I am not a theologian, primarily a pianist who has led worship in some form or another for over 20 years. Worship leaders are well accustomed to frequently more snarky than complimentary comments winging in their direction. Here are just a few of the downers from the years, direct and indirect:
· a song was played too high, too low, too slow, too fast (surprisingly often by people who have no little or no musical ability)
· parts of songs were repeated too many times or not enough, there were too many songs in one go, too much of a hymn/prayer sandwich
· there are too many modern songs not enough hymns, hymns are too archaic in their language and no-one understands them these days
· the wrong tune was used (not the one I like)
· how a different song would have been ‘more annointed’
· you are introducing new songs too fast
· we sing this song too much, we don’t sing this one enough
I could go on.
Equally too I have dished out some of the above criticisms when I have been in a congregation and often played them out either in my mind or around the family dinner table. (We have laughed until our sides ached and cried over the years. People in churches you probably have no idea how much ammunition you have provided us with over the years and we have been eternally grateful for your unwitting co-operation!)
Sometimes negative critique will arise when it’s been a case of enduring a poor instrumentalist hashing their way through something never ending. Fair do’s on that one.
If I’ve gone to church in a bullish or depressed mood and the music hasn’t done its job of lifting me out of the pit as I feel it should, it is as though the music or God really owes me something on this. Actually He doesn’t. Much in the same way, I am not obliged to play at a certain speed, nor do I think the words of a song are absolutely all there just to be pleasing to someone.
I was delighted to see that ‘In Christ alone’ was included in the Archbishop of Canterbury’s enthronement service. As for ‘the wrath of God was satisfied’ discussions I really can't get my head round what the storm in some sections of the Anglican tea-cup is about. The fact that God’s anger over all the sinful things I have ever done and will ever do was dealt with once and for all on the cross is enough for me. These words alone far outweigh any lengthy discussion on that short phrase 'For I am His and He is mine, bought with the precious blood of Christ'.
I simply cannot craft an argument here that will stand up to knowledgeable theological types and I’m not even going to attempt to.
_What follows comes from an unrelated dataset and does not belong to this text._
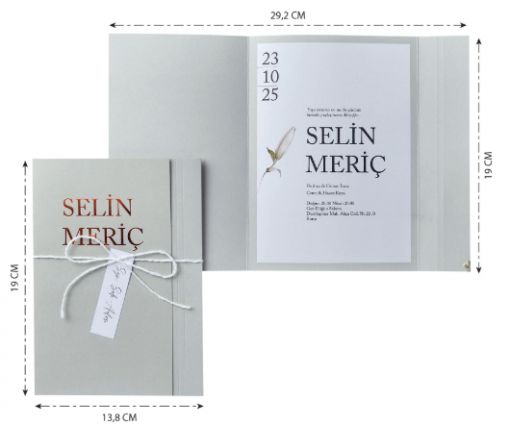 Nişan Davetiyesi, Nişan Davetiyesi Baskı, Bursa Nişan Davetiyesi Baskı, Osmangazi Nişan Davetiyesi Baskı, Yıldırım Nişan Davetiyesi Baskı, Nilüfer Nişan Davetiyesi Baskı, Kestel Nişan Davetiyesi Baskı, Mudanya Nişan Davetiyesi Baskı, Gemlik Nişan Davetiyesi Baskı, Nişan Davetiyesi Çeşitleri, Nişan Davetiyesi Modelleri, Nişan Davetiyesi Nedir, Nişan Davetiyesi Yazıları, Nişan Davetiyesi Şablonları, Kendin Tasarla Nişan Davetiyesi, Dijital Nişan Davetiyesi Baskı, Ekonomik Nişan Davetiyesi, Sade Nişan Davetiyesi, Nişan Davetiyesi Etiketi, Nişan Davetiyesi Mührü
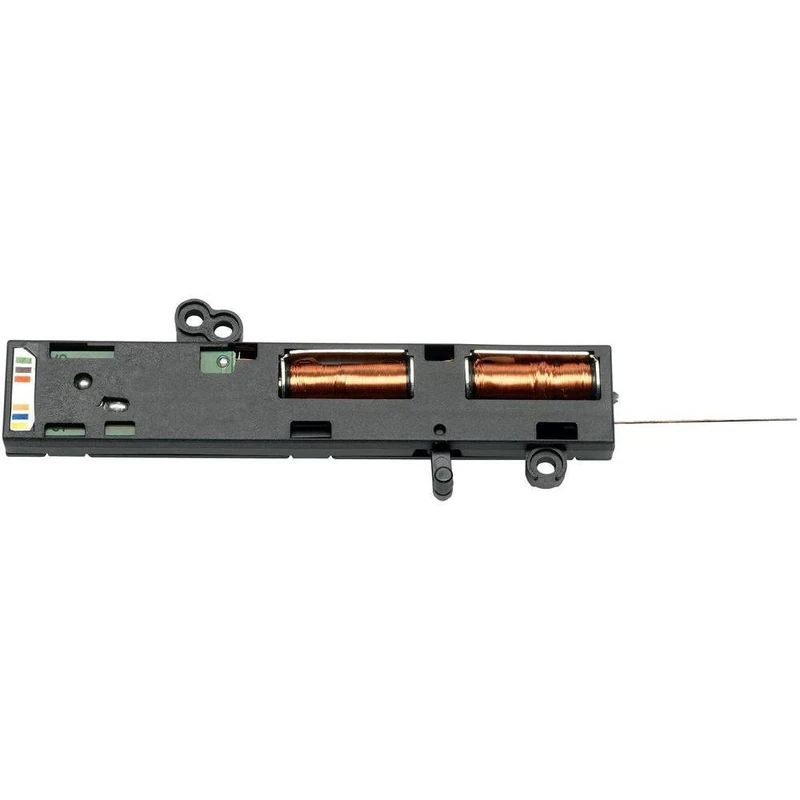 Roco 61195 DIY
I may be biased, short-sighted, too simple for some folks, but I do have a photograph of the three bridesmaids at my son’s wedding (not to be shared here as they are adults and I do not have their permission). They all have their eyes closed, hands aloft in worship and faces slanted upwards whilst singing these words from the song ‘No power of hell, no scheme of man, can ever pluck me from His hand’.
It's not necessarily logical but it is a perfect image of what I know.